# Is it safe to remove nest box



## Jayjoton (Oct 4, 2015)

Hi, I was wondering if its now safe to remove the nest box, the first baby left the box this morning and after spending most of the day with parents and learning to climb Ive put her back in the nest.
We are hoping baby number 2 will venture out in the next few days and this is when we are thinking of doing it, well hubby wants to.
I still think they need it but I could be wrong, the mother and father has mated again and mother is biting at the box, is this a sign that she wants to lay again?
Sorry for all the questions Im still learning about the breeding process


----------



## roxy culver (May 27, 2010)

I wouldn't remove the box just yet. The babies are still going to sleep in it at night. I would wait until they were closer to 8 weeks of age. 

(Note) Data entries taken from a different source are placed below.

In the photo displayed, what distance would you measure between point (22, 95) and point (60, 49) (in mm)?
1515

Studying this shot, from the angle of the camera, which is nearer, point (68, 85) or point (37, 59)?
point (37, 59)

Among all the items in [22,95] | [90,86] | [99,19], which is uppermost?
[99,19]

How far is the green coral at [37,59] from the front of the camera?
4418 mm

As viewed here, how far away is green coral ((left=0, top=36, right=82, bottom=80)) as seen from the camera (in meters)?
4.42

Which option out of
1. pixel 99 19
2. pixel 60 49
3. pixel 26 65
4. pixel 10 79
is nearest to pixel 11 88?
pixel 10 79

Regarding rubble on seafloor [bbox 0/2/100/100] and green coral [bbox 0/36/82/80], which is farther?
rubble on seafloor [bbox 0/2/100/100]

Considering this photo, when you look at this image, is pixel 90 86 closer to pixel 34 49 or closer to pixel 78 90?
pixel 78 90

But this is the time to start hormone control to knock the parents out of breeding. You can extend their nights to 12-14 hours of darkness a night to help with this.


----------



## vampiric_conure (Jul 8, 2012)

I wouldn't remove the nest box just yet. As Roxy Culver said, you can reduce the amount of light to bring the parents out of breeding mode. Sometimes breeding pairs can be a bit pushy with the egg laying though (Like my pair. Oy Vey!), so keep an eye out for extra eggs.


----------



## Jayjoton (Oct 4, 2015)

Thank you for the replys, my pair have mated 3 times already even tho it is darkened, I guess they love being parents so much they want more lol
If they do lay eggs and the babies already in there are under 8 weeks do I let them stay in the nest or remove them?


----------



## roxy culver (May 27, 2010)

The babies will sometimes help with new babies. Other times the parents will kick them out.

It takes two weeks for the long nights to take full effect and stop the hormonalness. Also remember that tiels mate for pleasure not just to make eggs. Double clutching (having two clutches back to back) is hard to stop. A third clutch is much easier to prevent.


----------



## Jayjoton (Oct 4, 2015)

Sorry but Im back again with another question.
Both babies came out the nest today and have been perched with the parents, I just been up to handle them before putting them back into the nest and disaster struck.
The baby I got hold of was screaming and biting me so I put him on the bed so I could close the cage door to stop dad coming out and the other baby.
Im totally new to this and didnt expect the baby to fly off, I called my hubby for help in catching him and then he started laughing coz I had no idea he would fly off.
My question is....is it ok to see if the babies go back into the nest on their own or do I have to do it?


----------



## roxy culver (May 27, 2010)

The babies will go back to the nest at night on their own, there's no need for you to interfere. This is the fledging age, where they start to learn to fly.


----------



## Jayjoton (Oct 4, 2015)

Yeah babies have certainly found their wings but havent returned to the nest, they stay close to the parents and follow them everywhere.
Ive noticed today that the mother is chucking alot of food on the floor, is she doing it so she can teach the babies to eat solid food?


----------



## roxy culver (May 27, 2010)

Not sure about that as mine never did but that could be a possibility. They are going to learn how to eat and drink by watching what they parents do.


----------